Of course, if you can actually sit through Apollo 13 — let alone 2001 — well, it goes without saying that you aren’t the target audience for Armageddon.
Theological note: There is an unusually high number of generic references to God and praying in this movie, which seems reasonable, given the absolute nature of the stakes. The name of the film itself, "Armageddon", is — as the President notes in a typically cornball speech — taken from the Bible; although it doesn’t mean, as he says, "the end of all things." The root reference is a minor Old Testament battle at Mount Megiddo ("Har-Mageddon" = "Mount Megiddo") in which a virtuous Davidic king named Josiah was killed. In the book of Revelation it becomes the scene of a great apocalyptic battle. Symbolically, a great struggle against catastrophic danger might reasonably be described as an "Armageddon."
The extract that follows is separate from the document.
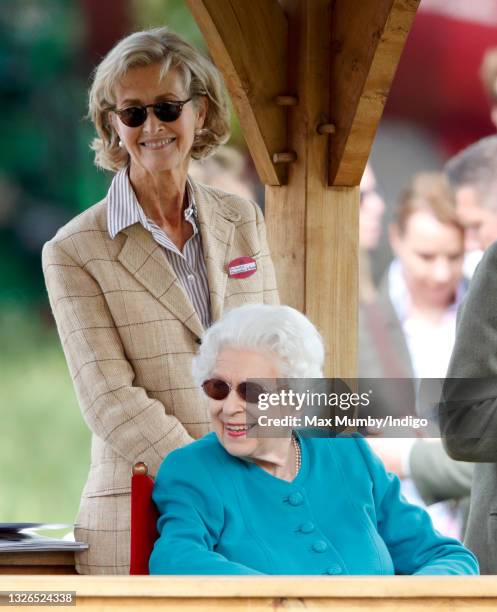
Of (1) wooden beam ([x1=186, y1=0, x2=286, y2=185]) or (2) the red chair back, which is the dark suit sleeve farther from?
(1) wooden beam ([x1=186, y1=0, x2=286, y2=185])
Overblown, overwrought, and overdone, Armageddon was a movie on overdrive, fueled by adrenaline and testosterone, lurching along in fits and starts. Eastwood’s film exudes easy charm and never takes itself too seriously; it runs on a slower-burning but higher-grade fuel: the likability and established audience goodwill of the four aging leads (Eastwood, Tommy Lee Jones, Donald Sutherland, and James Garner). Where Armageddon merely strutted, Cowboys swaggers. What’s the difference? Style.